▶ _Text under study_:
********************

A Breathing Abstraction: A Conversation with Yasmine Robinson

Chromatic colours and thick strokes bulge and stretch beyond the canvas. Yasmine Robinson's works refuse to be fully contained. They pulse with animated energy. An abstraction that breathes. Luscious vermillions, grass greens, and moody blacks swell. Born in Derry in 1994 and now an artist and lecturer at Belfast School of Art, Robinson is carving her path in contemporary painting - one that is tactile, where the optical collides in lush and vivid gestures.

Robinson's work has been widely exhibited, from group shows at Frieze London and the MAC Belfast to solo exhibitions like Potluck at Coups Contemporary in London. After graduating from Ulster University (2017), she pursued an MA at Chelsea College of Art, later winning the Tiffany & Co. Outset Studio Makers Prize. As a lecturer, she contributes to shaping the next generation of artists, encouraging experimentation and giving space to the painting process between each brushstroke.

********************

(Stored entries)
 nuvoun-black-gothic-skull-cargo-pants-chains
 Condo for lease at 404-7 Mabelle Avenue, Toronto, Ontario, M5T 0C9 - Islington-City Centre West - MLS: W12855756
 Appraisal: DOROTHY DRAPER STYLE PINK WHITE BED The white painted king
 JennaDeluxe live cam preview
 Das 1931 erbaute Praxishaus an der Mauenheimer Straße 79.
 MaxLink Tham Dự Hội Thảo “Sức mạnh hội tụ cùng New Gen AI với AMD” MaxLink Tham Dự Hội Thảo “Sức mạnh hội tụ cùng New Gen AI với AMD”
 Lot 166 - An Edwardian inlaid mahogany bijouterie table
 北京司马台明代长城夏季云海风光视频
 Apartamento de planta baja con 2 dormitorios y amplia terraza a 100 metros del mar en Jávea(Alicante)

********************

▶ _Requirement 1_: Translate this sentence from the profile of Yasmine Robinson into French: "Yasmine Robinson's works refuse to be fully contained."
▶ _Requirement 2_: Revise the part of the profile of Yasmine Robinson that begins at the words "A Breathing Abstraction: A" and stops after "and vivid gestures.", putting "crimsons" in place of "vermillions".

▶ _Worked solution 1_: Les œuvres de Yasmine Robinson refusent d'être entièrement contenues.

▶ _Worked solution 2_:
A Breathing Abstraction: A Conversation with Yasmine Robinson

Chromatic colours and thick strokes bulge and stretch beyond the canvas. Yasmine Robinson's works refuse to be fully contained. They pulse with animated energy. An abstraction that breathes. Luscious crimsons, grass greens, and moody blacks swell. Born in Derry in 1994 and now an artist and lecturer at Belfast School of Art, Robinson is carving her path in contemporary painting - one that is tactile, where the optical collides in lush and vivid gestures.